Gracias porque otras muchas veces me acercas a personas especiales y me haces ver su bondad y ellas hacen que me cambie el corazón.
 
Gracias por enseñarme poco a poco a ver a las personas con otros ojos, con otra mirada, con cariño, no con ojos críticos, sin envidias, y me pongo contenta por la alegría de los demás».
 
Esa actitud es la de aquel hombre que vive descentrado, que ha puesto su felicidad en hacer felices a los otros, que vive mirando dónde Dios quiere su presencia

, que sabe que su vida consiste en servir y darlo todo por amor.
 
Vivir descentrados es la actitud propia del cristiano, del discípulo, del hijo de Dios, del hijo de María.
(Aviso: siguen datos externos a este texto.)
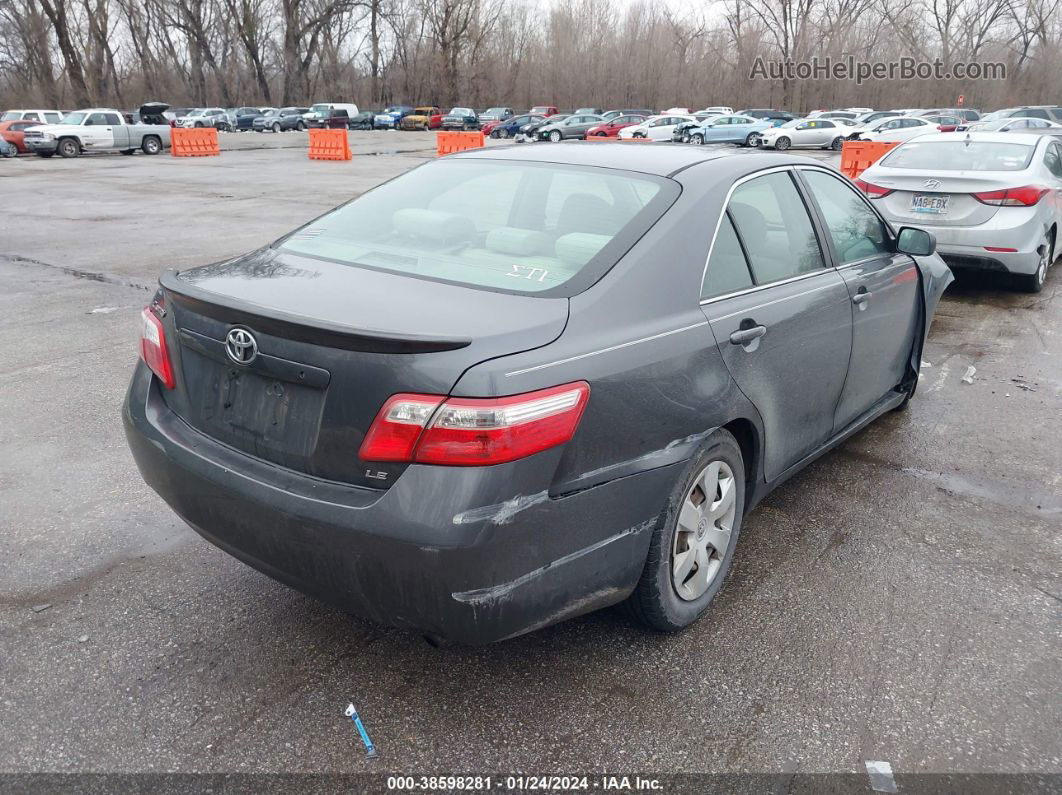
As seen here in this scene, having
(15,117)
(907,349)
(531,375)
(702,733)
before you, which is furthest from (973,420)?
(15,117)

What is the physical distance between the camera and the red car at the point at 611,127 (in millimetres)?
43188

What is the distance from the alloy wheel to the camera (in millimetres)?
2830

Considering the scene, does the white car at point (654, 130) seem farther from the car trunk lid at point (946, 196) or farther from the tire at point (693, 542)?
the tire at point (693, 542)

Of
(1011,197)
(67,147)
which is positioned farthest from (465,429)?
(67,147)

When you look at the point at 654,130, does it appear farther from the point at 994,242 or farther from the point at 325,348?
the point at 325,348

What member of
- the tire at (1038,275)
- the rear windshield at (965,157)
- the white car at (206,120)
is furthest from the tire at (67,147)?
the tire at (1038,275)

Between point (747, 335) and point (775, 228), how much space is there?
74 cm

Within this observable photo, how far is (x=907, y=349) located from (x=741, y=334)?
7.44ft

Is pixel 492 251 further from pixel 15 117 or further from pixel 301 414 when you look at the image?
pixel 15 117

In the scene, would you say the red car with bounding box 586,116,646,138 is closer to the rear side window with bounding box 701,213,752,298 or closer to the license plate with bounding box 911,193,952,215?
the license plate with bounding box 911,193,952,215

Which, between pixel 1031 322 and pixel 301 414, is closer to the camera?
pixel 301 414

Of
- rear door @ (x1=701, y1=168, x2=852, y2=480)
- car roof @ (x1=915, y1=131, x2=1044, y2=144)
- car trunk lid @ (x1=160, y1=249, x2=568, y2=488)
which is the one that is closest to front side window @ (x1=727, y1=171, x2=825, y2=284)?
rear door @ (x1=701, y1=168, x2=852, y2=480)

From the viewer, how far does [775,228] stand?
3.49m

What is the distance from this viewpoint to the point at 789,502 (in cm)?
407
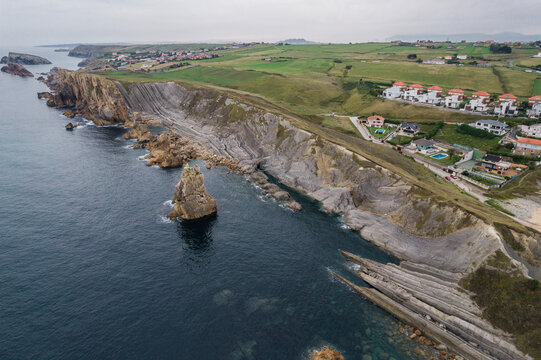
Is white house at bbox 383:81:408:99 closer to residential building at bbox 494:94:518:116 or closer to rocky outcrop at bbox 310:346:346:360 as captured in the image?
residential building at bbox 494:94:518:116

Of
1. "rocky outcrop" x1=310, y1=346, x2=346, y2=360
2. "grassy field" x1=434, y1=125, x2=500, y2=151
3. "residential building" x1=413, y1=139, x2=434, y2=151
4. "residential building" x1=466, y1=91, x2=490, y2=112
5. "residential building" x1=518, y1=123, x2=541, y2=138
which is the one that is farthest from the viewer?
"residential building" x1=466, y1=91, x2=490, y2=112

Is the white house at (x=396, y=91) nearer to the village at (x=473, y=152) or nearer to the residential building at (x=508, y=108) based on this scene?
the village at (x=473, y=152)

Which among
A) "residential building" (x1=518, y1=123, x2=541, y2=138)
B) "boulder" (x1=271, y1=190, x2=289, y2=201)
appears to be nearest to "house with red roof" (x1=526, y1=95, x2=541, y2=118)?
"residential building" (x1=518, y1=123, x2=541, y2=138)

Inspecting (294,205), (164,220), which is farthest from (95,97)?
(294,205)

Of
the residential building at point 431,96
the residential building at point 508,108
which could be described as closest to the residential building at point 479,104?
the residential building at point 508,108

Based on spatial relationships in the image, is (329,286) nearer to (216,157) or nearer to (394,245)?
(394,245)

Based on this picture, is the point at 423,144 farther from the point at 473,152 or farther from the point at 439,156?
the point at 473,152

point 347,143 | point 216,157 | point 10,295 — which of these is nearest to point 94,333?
point 10,295
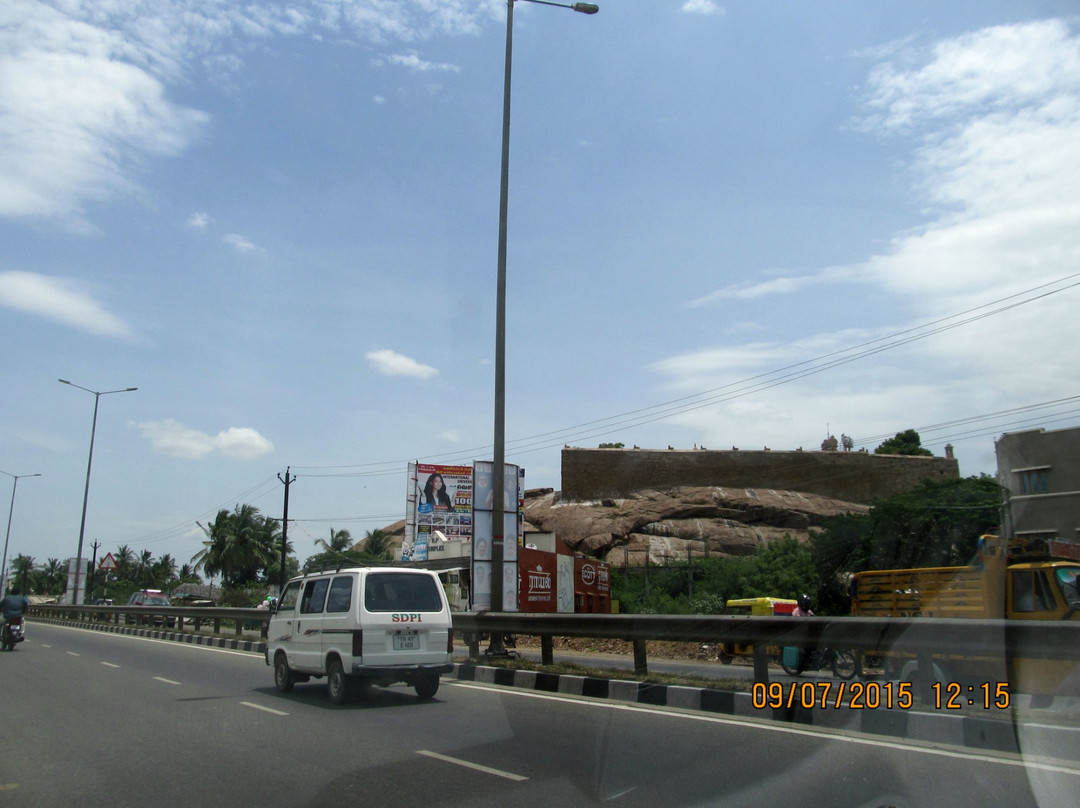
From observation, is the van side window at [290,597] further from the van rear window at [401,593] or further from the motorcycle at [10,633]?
the motorcycle at [10,633]

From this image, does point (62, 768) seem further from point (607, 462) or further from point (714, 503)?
point (607, 462)

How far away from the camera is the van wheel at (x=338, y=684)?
1084 cm

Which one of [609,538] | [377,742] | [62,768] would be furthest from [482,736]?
[609,538]

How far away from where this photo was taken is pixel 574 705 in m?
10.3

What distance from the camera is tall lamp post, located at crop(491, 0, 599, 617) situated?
14.5 meters

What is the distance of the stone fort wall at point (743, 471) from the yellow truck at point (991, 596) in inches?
2069

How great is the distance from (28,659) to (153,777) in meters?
15.2

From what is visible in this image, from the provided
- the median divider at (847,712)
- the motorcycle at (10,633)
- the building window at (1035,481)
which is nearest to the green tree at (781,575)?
the building window at (1035,481)

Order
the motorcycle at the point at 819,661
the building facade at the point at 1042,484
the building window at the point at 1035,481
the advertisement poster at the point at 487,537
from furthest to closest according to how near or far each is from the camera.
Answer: the building window at the point at 1035,481, the building facade at the point at 1042,484, the advertisement poster at the point at 487,537, the motorcycle at the point at 819,661

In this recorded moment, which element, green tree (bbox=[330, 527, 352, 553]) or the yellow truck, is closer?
the yellow truck

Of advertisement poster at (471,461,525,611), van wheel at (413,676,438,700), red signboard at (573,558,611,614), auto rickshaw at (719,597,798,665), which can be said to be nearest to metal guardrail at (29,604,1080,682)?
van wheel at (413,676,438,700)

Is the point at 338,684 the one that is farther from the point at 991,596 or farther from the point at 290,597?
the point at 991,596

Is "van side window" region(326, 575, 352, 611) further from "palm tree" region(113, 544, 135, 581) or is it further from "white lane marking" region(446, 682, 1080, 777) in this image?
"palm tree" region(113, 544, 135, 581)

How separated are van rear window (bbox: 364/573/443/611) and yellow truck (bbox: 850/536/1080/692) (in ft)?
20.3
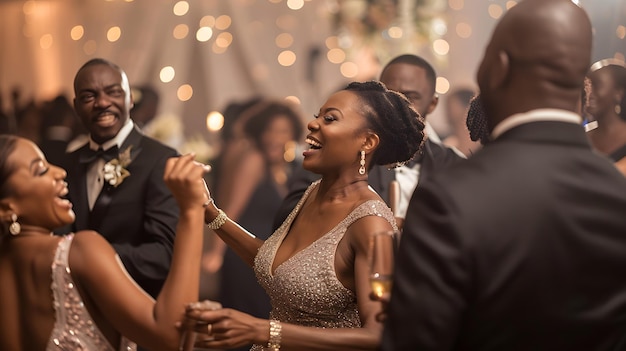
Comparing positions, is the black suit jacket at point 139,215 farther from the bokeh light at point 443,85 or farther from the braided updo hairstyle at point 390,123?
the bokeh light at point 443,85

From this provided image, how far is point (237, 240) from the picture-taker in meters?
3.10

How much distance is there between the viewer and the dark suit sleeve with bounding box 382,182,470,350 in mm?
1668

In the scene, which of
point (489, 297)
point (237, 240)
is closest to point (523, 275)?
point (489, 297)

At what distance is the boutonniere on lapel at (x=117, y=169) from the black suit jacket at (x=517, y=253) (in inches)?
81.7

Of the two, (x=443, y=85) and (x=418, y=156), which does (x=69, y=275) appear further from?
(x=443, y=85)

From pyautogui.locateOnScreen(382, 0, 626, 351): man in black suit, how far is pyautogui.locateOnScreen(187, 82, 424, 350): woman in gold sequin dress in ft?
2.32

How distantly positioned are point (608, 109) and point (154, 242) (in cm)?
218

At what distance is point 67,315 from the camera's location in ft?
7.60

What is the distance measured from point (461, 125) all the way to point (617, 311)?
4.96 m

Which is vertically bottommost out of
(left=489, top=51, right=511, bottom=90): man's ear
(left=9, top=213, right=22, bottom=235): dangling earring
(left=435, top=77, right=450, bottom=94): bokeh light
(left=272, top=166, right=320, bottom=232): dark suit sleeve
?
(left=435, top=77, right=450, bottom=94): bokeh light

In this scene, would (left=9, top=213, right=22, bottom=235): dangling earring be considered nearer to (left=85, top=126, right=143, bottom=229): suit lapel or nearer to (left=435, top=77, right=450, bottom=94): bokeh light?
(left=85, top=126, right=143, bottom=229): suit lapel

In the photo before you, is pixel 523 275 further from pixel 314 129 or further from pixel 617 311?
pixel 314 129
Porque María vivió así su vida, descentrada. Ella acogió en su seno a Jesús y su vida tuvo su centro en Él.
 
Y al estar centrada en Cristo pasó a estar centrada en sus hijos, en todos los que caminaban a su lado.
 
María llora nuestra ausencia cuando nos alejamos. María, la esclava del Señor, es el camino, es la forma como quisiéramos vivir cada día.
 
Ella nos enseña a vivir, a volcar nuestro amor en los que nos rodean, a mirar con misericordia a quienes Dios nos confía.
 
Cristo, igual que María, siempre vivió descentrado, amando a los hombres. Se pone a la altura del caminante, en medio de su vida, en sus preocupaciones y escucha, llama, aguarda. Y pregunta: ¿De qué vienes conversando? ¿Qué te preocupa? ¿Qué temes?
 
Nosotros hoy, como cada día, escuchamos su pregunta. Y le contamos. Abrimos el alma. Nos dejamos acompañar.
 
Jesús nos enseña a vivir pensando en los demás y nos enseña a vivir contándole a Él lo que nos inquieta. Miramos a Jesús, miramos a María. Miramos el corazón y le entregamos a Dios nuestros miedos y preocupaciones, nuestras tristezas y desilusiones.
 
Lo hacemos felices de dejar lo que nos pesa en el corazón. Y aprendemos a hacer lo mismo con aquellos que Dios nos confía.